The dedication of ANSI Certified Instructors cannot be overstated, not merely because of the impact they have in LIUNA classrooms from coast to coast but because attaining Certified Instructor status is not easy. Every instructor, regardless of their experience, must be assessed prior to beginning the road to certification. There are baseline scores in teaching methodology, math, reading comprehension and computer skills that need to be met. At a minimum it takes two years to become eligible to sit for the certification exam.
They learn the theories behind activity-based learning, and then they have to put it into practice by planning and presenting lesson plans to a firing squad of seasoned facilitators. Being accredited by ANSI means that the process is unyielding — there are no short cuts along the way. The only way to certification is to put in the work and hone your skills to meet the accreditation standards. Then, finally, each instructor must pass the ANSI exam to be eligible for certification.
This “buy in” to the process motivates all instructors to make a difference at their respective training centers by putting their new skills to use. They teach with energy and a renewed feeling of confidence that they’re genuinely giving their students the best training out there. Ultimately, it’s the people who become certified, and not the certification itself, that set the standard of excellence.
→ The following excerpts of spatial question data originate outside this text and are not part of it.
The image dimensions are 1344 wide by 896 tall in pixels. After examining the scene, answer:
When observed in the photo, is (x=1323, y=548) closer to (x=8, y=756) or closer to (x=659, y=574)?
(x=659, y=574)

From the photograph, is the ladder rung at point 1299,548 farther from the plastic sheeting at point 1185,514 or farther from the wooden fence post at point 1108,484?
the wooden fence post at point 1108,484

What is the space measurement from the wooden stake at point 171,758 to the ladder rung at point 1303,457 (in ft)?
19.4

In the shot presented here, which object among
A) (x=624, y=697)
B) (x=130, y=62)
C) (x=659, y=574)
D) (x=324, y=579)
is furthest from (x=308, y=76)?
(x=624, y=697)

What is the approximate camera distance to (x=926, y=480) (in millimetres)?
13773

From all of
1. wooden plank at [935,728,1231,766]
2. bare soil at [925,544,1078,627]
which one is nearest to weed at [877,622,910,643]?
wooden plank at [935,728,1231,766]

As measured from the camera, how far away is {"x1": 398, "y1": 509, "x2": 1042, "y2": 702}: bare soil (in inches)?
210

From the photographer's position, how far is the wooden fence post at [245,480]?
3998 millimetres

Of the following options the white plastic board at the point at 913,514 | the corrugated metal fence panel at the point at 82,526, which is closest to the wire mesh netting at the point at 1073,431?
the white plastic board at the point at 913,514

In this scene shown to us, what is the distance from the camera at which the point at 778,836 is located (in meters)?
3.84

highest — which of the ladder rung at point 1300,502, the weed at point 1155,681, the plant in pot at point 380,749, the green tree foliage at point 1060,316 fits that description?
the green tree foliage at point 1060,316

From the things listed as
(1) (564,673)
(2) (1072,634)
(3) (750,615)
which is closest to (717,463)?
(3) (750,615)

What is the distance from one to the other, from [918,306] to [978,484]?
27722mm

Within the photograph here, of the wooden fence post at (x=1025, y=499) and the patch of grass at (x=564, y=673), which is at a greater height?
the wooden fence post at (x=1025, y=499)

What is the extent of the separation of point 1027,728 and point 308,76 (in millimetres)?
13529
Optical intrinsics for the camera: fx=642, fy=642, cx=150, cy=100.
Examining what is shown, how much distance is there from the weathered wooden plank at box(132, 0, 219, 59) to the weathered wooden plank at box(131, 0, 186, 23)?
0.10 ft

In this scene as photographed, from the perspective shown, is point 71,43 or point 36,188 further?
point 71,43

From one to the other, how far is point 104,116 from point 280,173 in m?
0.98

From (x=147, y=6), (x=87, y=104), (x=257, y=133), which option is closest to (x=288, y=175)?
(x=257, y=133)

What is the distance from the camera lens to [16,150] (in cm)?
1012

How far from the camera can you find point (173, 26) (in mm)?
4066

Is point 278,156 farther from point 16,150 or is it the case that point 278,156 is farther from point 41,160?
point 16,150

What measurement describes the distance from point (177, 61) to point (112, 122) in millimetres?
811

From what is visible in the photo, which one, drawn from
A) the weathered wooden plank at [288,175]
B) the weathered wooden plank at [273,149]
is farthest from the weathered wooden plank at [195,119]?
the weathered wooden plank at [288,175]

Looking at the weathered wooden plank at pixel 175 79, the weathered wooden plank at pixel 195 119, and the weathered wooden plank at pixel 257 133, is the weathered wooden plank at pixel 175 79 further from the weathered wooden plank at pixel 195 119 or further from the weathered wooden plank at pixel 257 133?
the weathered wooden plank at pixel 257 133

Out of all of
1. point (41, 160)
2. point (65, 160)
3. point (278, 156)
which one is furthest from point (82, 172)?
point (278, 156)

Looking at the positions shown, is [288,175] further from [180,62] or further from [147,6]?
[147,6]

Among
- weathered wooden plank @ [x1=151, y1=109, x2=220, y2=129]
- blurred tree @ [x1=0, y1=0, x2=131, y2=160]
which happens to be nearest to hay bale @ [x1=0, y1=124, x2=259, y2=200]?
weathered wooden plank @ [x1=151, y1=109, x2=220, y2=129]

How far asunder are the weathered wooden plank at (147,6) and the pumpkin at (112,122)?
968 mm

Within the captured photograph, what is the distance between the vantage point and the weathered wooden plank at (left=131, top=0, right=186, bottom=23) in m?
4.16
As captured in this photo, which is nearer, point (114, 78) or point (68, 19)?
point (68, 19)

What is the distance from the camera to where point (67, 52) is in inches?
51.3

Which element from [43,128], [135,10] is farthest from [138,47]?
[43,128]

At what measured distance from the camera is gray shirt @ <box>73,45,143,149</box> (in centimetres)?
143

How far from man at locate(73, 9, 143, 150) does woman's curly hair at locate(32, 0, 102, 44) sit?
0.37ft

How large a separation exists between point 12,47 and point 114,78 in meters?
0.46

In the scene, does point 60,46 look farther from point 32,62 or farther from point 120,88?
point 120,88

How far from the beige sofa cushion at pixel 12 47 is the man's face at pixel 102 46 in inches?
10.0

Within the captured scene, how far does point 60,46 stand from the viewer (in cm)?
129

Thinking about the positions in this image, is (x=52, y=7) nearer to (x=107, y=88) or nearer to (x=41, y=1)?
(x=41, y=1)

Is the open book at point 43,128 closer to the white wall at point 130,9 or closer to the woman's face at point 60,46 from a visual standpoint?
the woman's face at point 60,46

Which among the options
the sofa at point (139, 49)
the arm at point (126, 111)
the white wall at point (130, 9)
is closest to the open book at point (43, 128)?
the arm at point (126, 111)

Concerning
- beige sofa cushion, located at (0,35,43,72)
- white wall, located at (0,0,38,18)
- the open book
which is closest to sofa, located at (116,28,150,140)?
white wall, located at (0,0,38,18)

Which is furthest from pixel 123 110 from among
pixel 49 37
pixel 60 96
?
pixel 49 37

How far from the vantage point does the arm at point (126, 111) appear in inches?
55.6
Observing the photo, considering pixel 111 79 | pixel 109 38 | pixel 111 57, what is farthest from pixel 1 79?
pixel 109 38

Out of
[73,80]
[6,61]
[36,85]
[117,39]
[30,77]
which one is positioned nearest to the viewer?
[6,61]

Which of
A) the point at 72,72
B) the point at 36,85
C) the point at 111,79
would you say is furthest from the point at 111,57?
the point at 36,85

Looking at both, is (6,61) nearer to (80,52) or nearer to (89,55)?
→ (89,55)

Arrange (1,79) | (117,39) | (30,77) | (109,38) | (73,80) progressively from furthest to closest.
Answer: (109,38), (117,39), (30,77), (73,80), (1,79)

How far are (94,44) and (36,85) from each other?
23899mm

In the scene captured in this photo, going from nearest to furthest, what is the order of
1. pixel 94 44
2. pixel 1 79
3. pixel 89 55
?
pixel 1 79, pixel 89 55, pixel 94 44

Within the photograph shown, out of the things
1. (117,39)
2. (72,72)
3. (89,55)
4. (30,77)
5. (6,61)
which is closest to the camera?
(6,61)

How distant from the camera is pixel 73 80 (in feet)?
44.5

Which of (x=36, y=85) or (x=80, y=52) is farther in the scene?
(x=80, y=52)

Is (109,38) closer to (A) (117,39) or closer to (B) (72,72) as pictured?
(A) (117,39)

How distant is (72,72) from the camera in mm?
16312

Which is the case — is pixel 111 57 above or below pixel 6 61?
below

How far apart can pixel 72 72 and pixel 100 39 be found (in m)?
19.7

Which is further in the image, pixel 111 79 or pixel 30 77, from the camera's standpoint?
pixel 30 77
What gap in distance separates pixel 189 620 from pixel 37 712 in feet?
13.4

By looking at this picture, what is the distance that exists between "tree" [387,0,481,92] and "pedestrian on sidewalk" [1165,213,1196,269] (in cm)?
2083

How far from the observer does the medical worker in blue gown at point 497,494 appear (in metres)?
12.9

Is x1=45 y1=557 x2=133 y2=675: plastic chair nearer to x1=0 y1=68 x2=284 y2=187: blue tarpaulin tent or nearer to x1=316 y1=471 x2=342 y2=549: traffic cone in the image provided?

LIUNA instructors add to and refine their skills each year at the Annual Instructor Conference (AIC), LIUNA Training’s showcase event. The AIC, through world-class facilitators, introduces new ideas, methods and teaching tools that instructors’ practice during the conference and bring back to their training sites to use in their member training. Once earned, certification must be maintained by participating in continuing education courses, Master Level programs and documented day-to-day training experience. It is a career-long process that helps ensure the most qualified instructors in the construction industry can be found at a LIUNA affiliated training facility.
All this, of course, makes the graduation ceremony at the AIC each year a moment of pride for the instructors, their co-workers, their contractors, their union and their families. The weight, recognition and importance of the ANSI accreditation remains an exhilarating highlight in the careers of every woman and man who has walked the stage to receive a diploma. Those who walk also hear the loudest roars of approval and enthusiastic applause from their colleagues because they understand the program, the path and the process to certification.
Trained and certified instructors have a domino effect on LIUNA members. The training they receive as apprentices and journey-workers is dynamic, supportive and of the highest standards. Workers become critical thinkers on the job, making them more valuable to the contractors. Quality training helps ensure a safer, more efficient and more productive workforce. In turn, contractor satisfaction and competitiveness increases with every skilled LIUNA member. For LIUNA’s signatory contractors, LIUNA Training’s certification program provides quality assurance that translates to more work opportunities.
“I’ll say it again and again; any organization can say they are the best. At LIUNA Training we leave nothing to chance,” says LeConche. “True independent, third-party accreditation sets standards that must be met and maintained. We have been defined by quality for over 50 years, and we will continue to do so for every year moving forward.”